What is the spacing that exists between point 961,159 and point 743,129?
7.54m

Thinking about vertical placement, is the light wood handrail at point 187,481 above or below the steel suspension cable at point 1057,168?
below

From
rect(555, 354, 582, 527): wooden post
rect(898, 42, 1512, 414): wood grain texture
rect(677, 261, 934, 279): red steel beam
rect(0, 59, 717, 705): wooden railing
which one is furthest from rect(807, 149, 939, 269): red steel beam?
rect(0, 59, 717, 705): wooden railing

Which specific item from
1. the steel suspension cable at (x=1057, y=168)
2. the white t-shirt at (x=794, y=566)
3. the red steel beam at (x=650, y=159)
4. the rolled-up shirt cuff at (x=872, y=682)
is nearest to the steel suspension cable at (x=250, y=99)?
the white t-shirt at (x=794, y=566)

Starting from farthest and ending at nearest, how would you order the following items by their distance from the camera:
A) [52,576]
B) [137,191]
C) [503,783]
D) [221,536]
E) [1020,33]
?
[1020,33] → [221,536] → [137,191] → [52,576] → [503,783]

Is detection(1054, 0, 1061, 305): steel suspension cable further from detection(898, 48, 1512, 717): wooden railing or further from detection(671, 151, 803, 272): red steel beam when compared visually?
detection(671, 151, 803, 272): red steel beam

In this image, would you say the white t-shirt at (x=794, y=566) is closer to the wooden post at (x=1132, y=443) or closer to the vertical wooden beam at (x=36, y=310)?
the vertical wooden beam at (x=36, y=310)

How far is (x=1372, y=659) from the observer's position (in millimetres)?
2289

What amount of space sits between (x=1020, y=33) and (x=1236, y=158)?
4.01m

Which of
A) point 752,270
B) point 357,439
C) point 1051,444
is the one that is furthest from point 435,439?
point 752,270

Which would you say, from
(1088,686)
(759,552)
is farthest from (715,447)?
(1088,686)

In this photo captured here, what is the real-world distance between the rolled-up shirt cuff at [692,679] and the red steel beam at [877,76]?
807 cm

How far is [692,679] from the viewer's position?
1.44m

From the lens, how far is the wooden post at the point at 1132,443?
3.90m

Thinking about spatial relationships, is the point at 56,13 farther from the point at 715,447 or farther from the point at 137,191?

◆ ◆ ◆ ◆

▶ **Request**: Update all of the rows above by replacing each "steel suspension cable" with "steel support cable" and leaving everything else unchanged.

▶ **Finished exercise**:
What is the spacing that exists between point 961,159 and point 743,129?
7.54m

Thinking about vertical placement, is the light wood handrail at point 187,481 above or below the steel support cable at point 1057,168?
below

From
rect(555, 354, 582, 527): wooden post
rect(898, 42, 1512, 414): wood grain texture
rect(677, 261, 934, 279): red steel beam
rect(0, 59, 717, 705): wooden railing
which one is furthest from rect(807, 149, 939, 269): red steel beam?
rect(0, 59, 717, 705): wooden railing

Which specific item from
1. the steel support cable at (x=1057, y=168)
2. the white t-shirt at (x=794, y=566)
3. the red steel beam at (x=650, y=159)
4. the rolled-up shirt cuff at (x=872, y=682)
is nearest to the steel support cable at (x=250, y=99)?
the white t-shirt at (x=794, y=566)

Starting from farthest and ending at nearest, how would you order the following items by their distance from the camera:
A) [52,576]
B) [137,191]
C) [503,783]
D) [221,536]
E) [1020,33]
?
[1020,33] → [221,536] → [137,191] → [52,576] → [503,783]

Is detection(1054, 0, 1061, 305): steel support cable further from detection(898, 48, 1512, 717): wooden railing or further from detection(671, 151, 803, 272): red steel beam when compared visually?
detection(671, 151, 803, 272): red steel beam

In this image, would you say the white t-shirt at (x=794, y=566) is closer to the wooden post at (x=1132, y=443) or closer to the vertical wooden beam at (x=36, y=310)?
the vertical wooden beam at (x=36, y=310)

How far is (x=1372, y=659) from the observer's position (in millimetres)?
2289

What amount of space sits between (x=1020, y=33) and (x=1236, y=158)?
4.01m

Which of
A) point 752,270
B) point 357,439
C) point 1051,444
is the one that is furthest from point 435,439?
point 752,270

Which would you say, from
(1088,686)
(759,552)
is farthest from (715,447)?
(1088,686)

In this photo captured here, what is the real-world distance between the rolled-up shirt cuff at [692,679] and the red steel beam at [877,76]?
807 cm

How far is [692,679] from the viewer's position?
1.44m

From the lens, how far is the wooden post at the point at 1132,443?
3.90m

Thinking about spatial relationships, is the point at 56,13 farther from the point at 715,447 or farther from the point at 137,191?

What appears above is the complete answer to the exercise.